Exercise should now be a part of the standard of care in treating all patients with cancer, according to a new position statement from the Clinical Oncology Society of Australia (COSA), the country's leading organization for cancer professionals.
Oncologists and other cancer care professionals should discuss exercise as an adjunct treatment with patients, prescribe it routinely, and refer patients to exercise specialists, according to the guidance.
Exercise should "be viewed as an adjunct therapy that helps counteract the adverse effects of cancer and its treatment," write the statement authors, led by Prue Cormie, PhD, from the Peter MacCallum Cancer Centre at the Royal Melbourne Hospital.
The Australian guidance was touted in multiple news reports as the world's first, but that claim may not be clear cut.
"Both Australia and the UK now 'prescribe' exercise as a part of standard cancer care because the data are very strong that exercise can help manage the toxicities and adverse effects of cancer therapy, be that fatigue or depression or many other problems," said Catherine Alfano, PhD, vice president of survivorship at the American Cancer Society (ACS) in Atlanta, Georgia.
"We are working toward a statement like this in the US, but we haven't created a message this strong yet," she told Medscape Medical News in an email.
We are working toward a statement like this in the US, but we haven't created a message this strong yet. - Dr Catherine Alfano
However, Alfano observed that guidance from both the ACS and the American College of Sports Medicine already recommends exercise, but she pointed out that those guidelines are for patients with cancer and not for physicians and other providers. The Australian effort is for cancer care professionals.
More advice for US cancer clinicians is on the way. Alfano is part of a panel convened by the American Society of Clinical Oncology to help oncologists prescribe exercise and weight management interventions for their patients.

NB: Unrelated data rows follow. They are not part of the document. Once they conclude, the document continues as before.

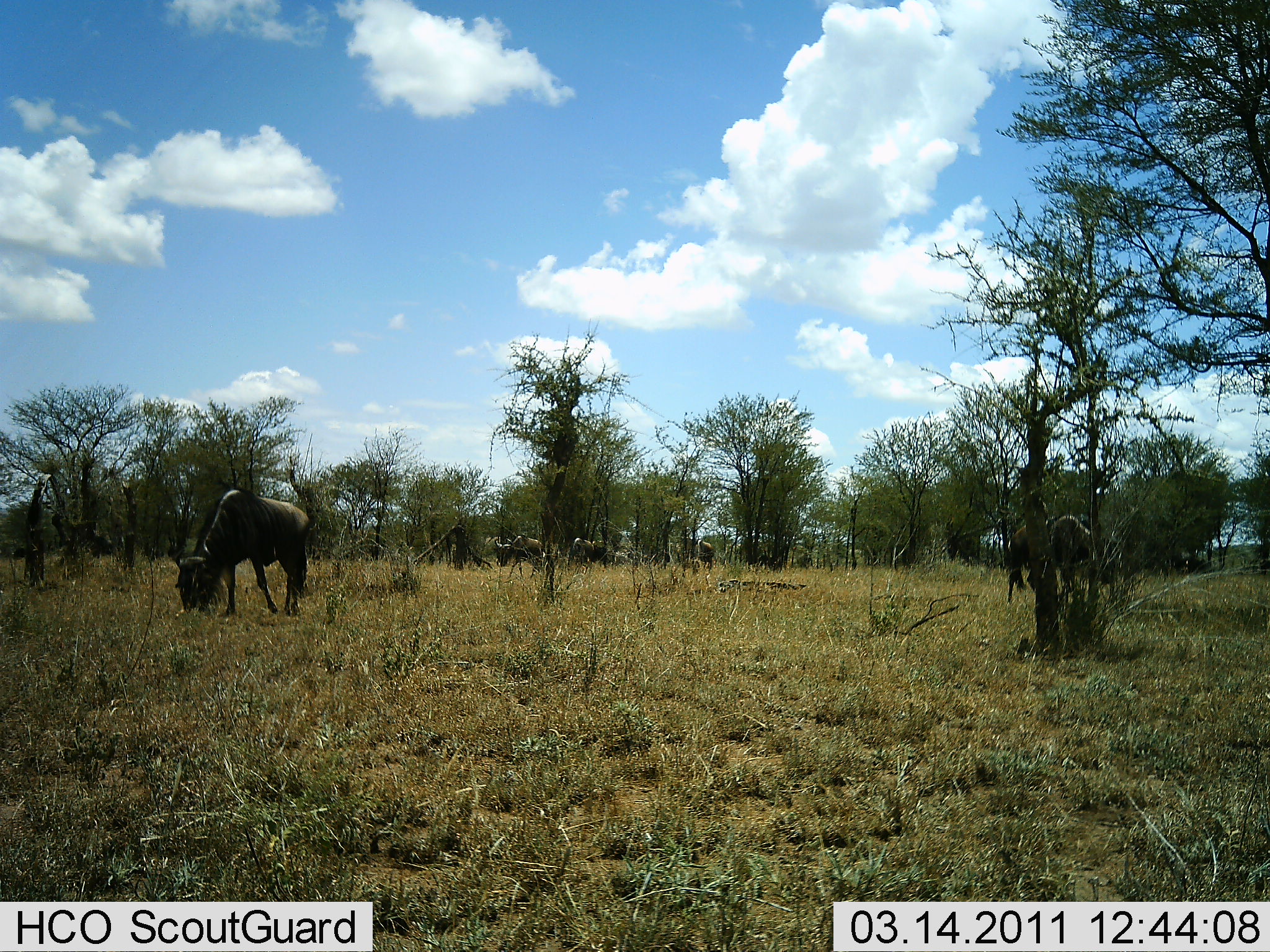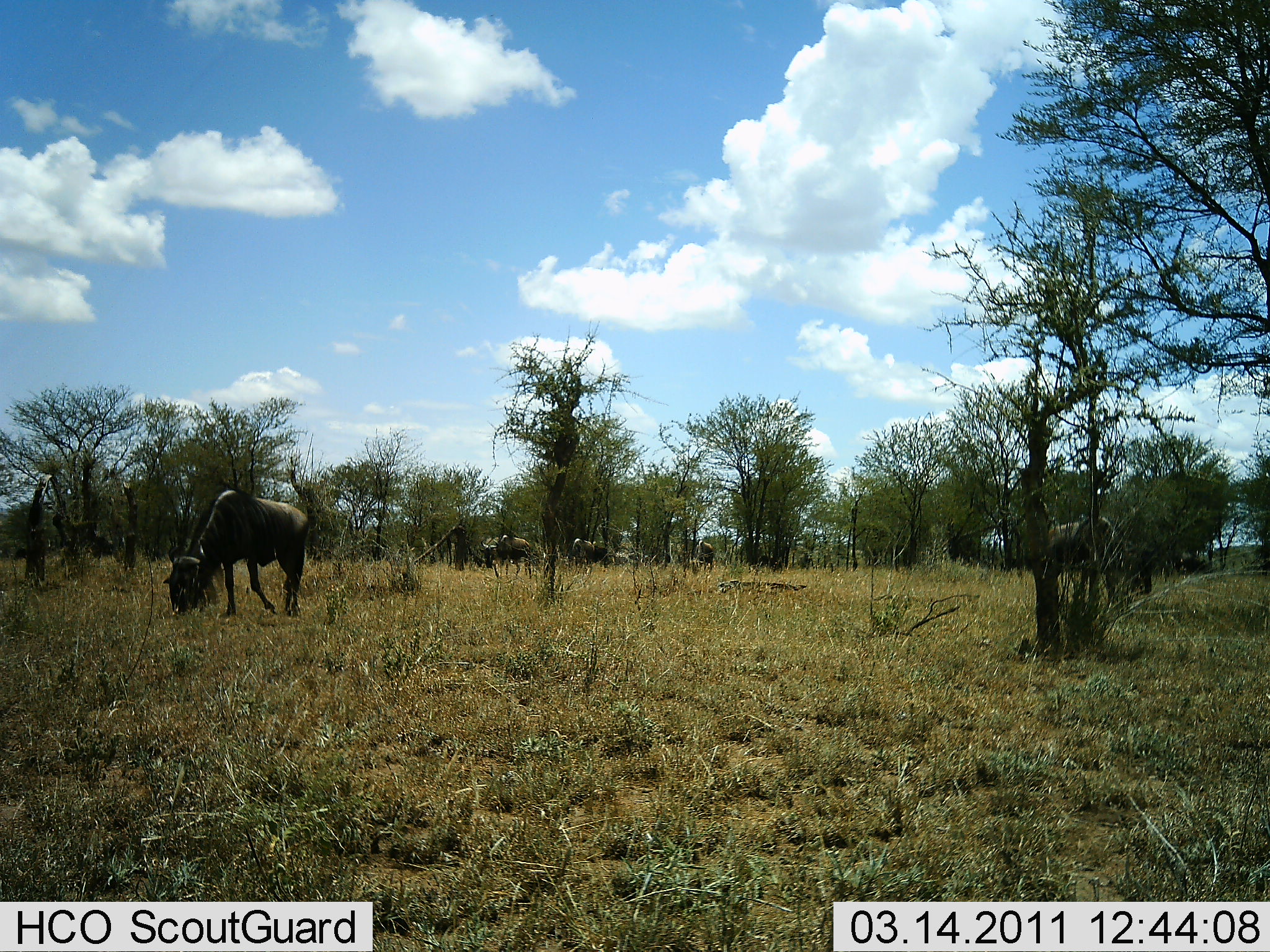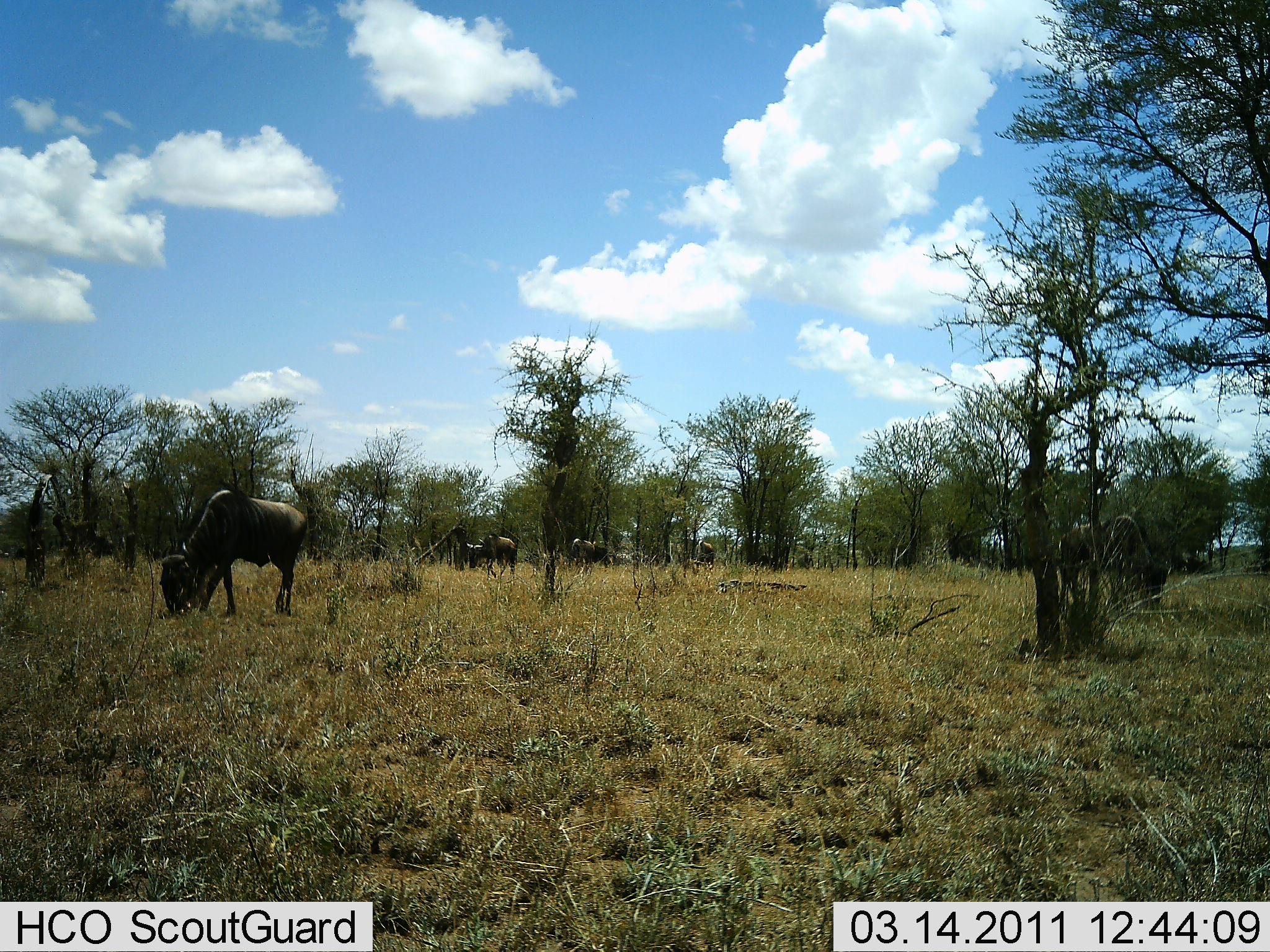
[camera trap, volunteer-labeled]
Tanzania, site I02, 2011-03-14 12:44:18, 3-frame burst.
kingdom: Animalia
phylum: Chordata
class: Mammalia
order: Artiodactyla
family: Bovidae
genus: Connochaetes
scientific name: Connochaetes taurinus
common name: blue wildebeest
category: wildebeest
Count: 5.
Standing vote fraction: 40%.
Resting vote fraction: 0%.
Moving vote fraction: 20%.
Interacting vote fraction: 0%.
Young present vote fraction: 0%.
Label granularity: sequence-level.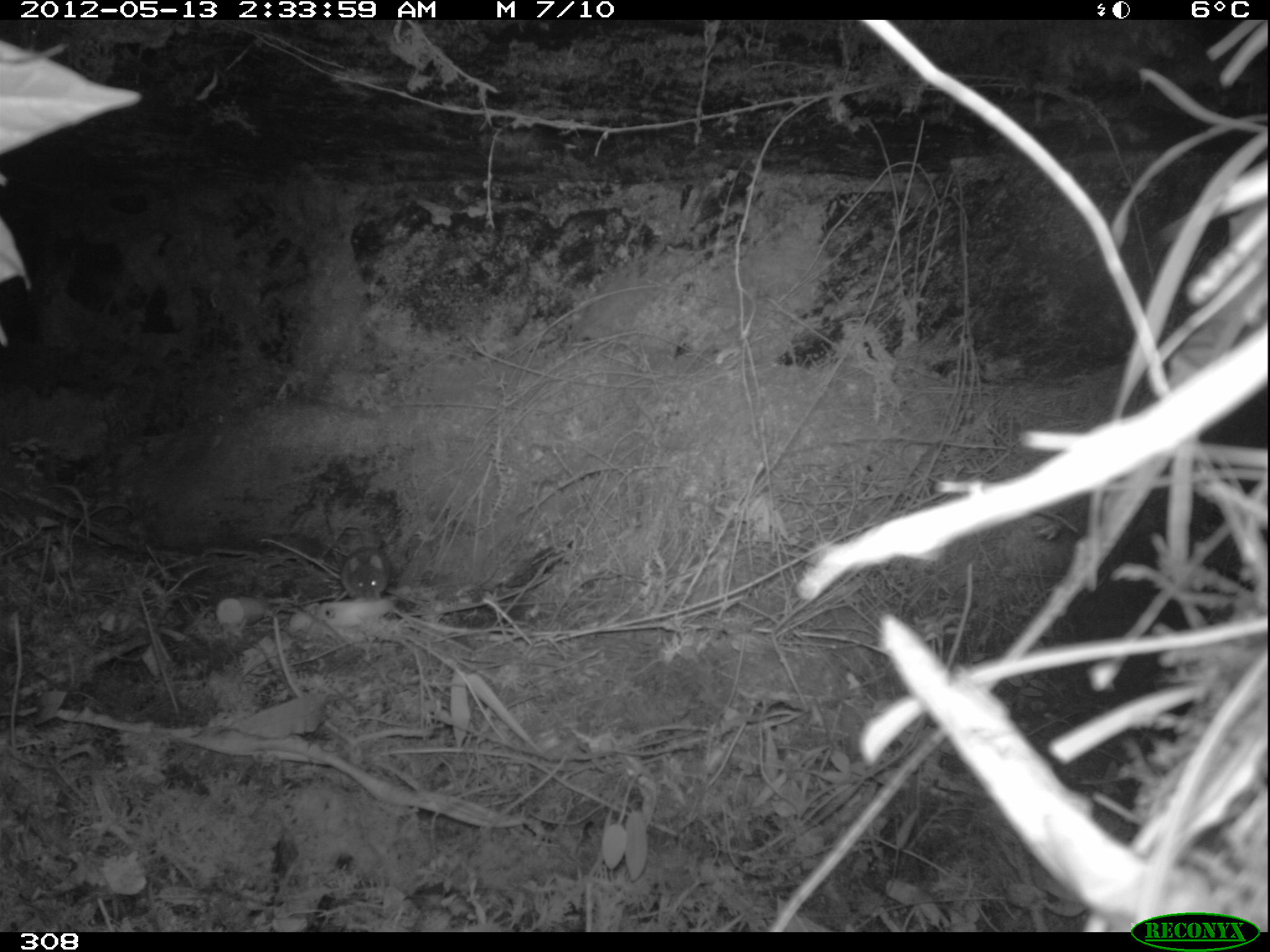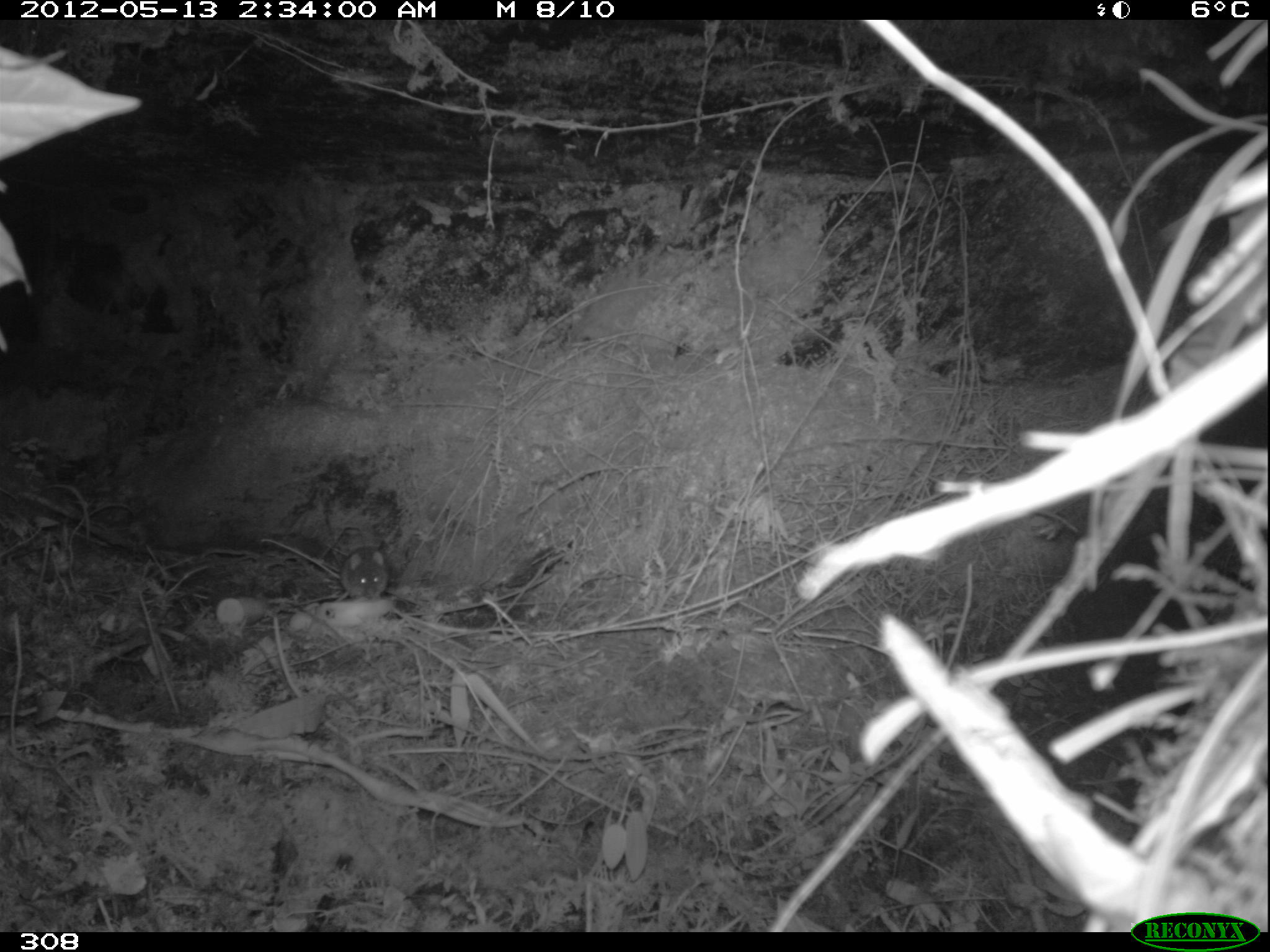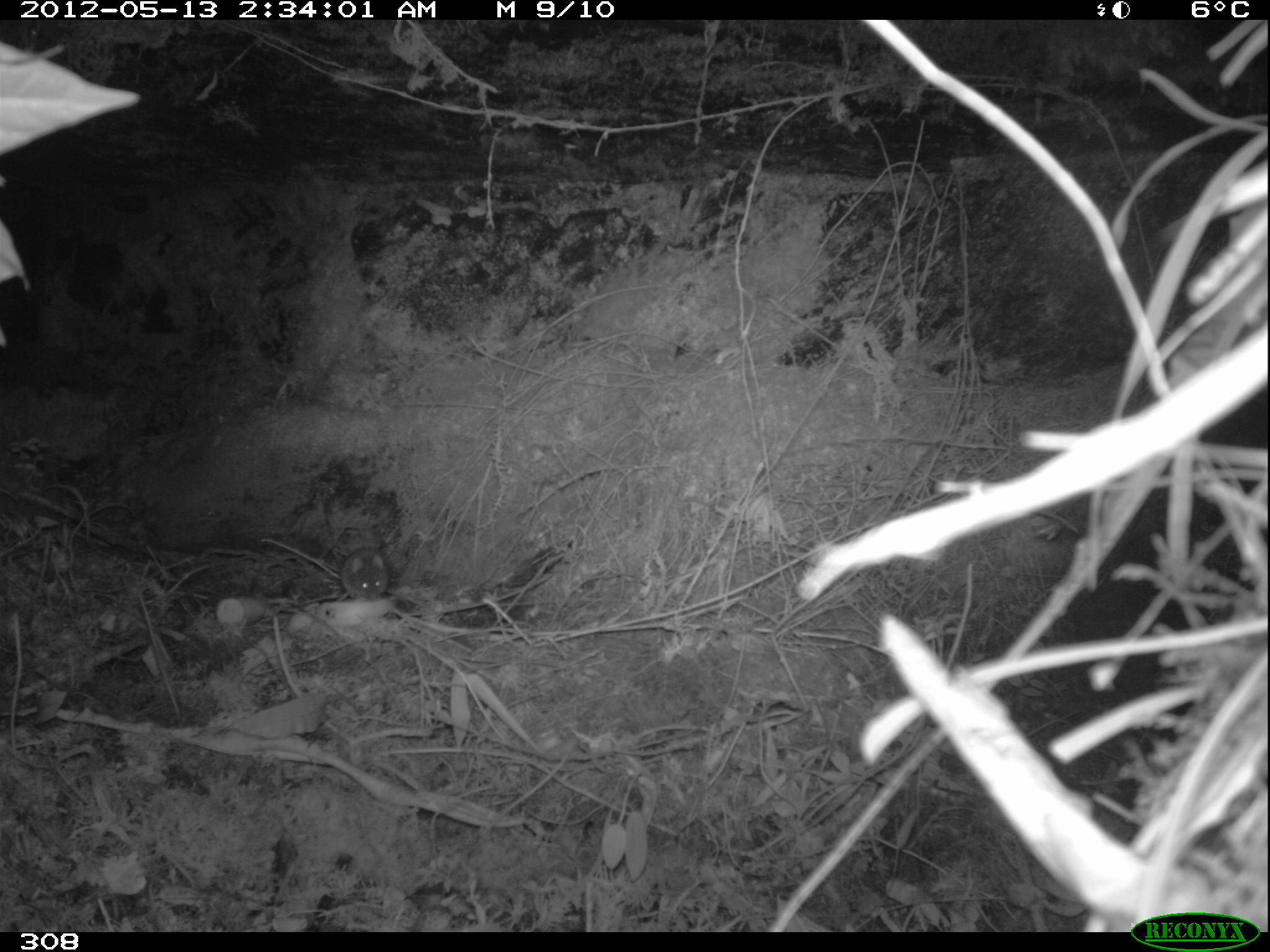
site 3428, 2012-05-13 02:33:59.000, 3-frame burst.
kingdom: Animalia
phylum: Chordata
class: Mammalia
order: Rodentia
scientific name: Rodentia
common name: rodents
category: unknown rodent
Unknown rodent (rodents) (Rodentia).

The Australian guidance calls for patients with cancer to perform the following:
At least 150 minutes of moderate-intensity or 75 minutes of vigorous-intensity aerobic exercise (eg, walking, jogging, cycling, swimming) each week and
Two to three resistance exercise (eg, lifting weights) sessions each week involving moderate- to vigorous-intensity exercises targeting the major muscle groups
Exercise should be tailored to the individual's abilities, treatment-related adverse effects, anticipated disease trajectory, and health status, it adds.
"The notion that we must protect a patient, wrap them in cotton wool, is old-fashioned and not supported by the research," David Speakman, MD, the chief medical officer at the MacCallum Cancer Centre, said in an Australian news report.
"We're at a point where the level of evidence is really indisputable and withholding exercise is probably harmful," said Cormie in the same news story.
The new Australian guidance comments that the "strongest evidence" for the use of exercise is in improving physical function (such as aerobic fitness, muscular strength, and functional ability), attenuating cancer-related fatigue, alleviating psychological distress, and improving quality of life.
"Emerging evidence" indicates that regular exercise before, during, and/or after cancer treatment decreases the severity of other adverse side effects (in addition to fatigue and distress) and is associated with reduced risk of developing new cancers, say the guideline authors.
Furthermore, epidemiologic research "suggests" that physical activity protects against cancer recurrence, cancer-specific mortality, and all-cause mortality for some types of cancer. The Australian authors point out that this research is mostly in breast, colorectal, and prostate cancers.
Ongoing clinical trials will more definitively evaluate the effects of exercise on cancer survival.
The new position statement from COSA is supported by 26 other cancer groups in the country.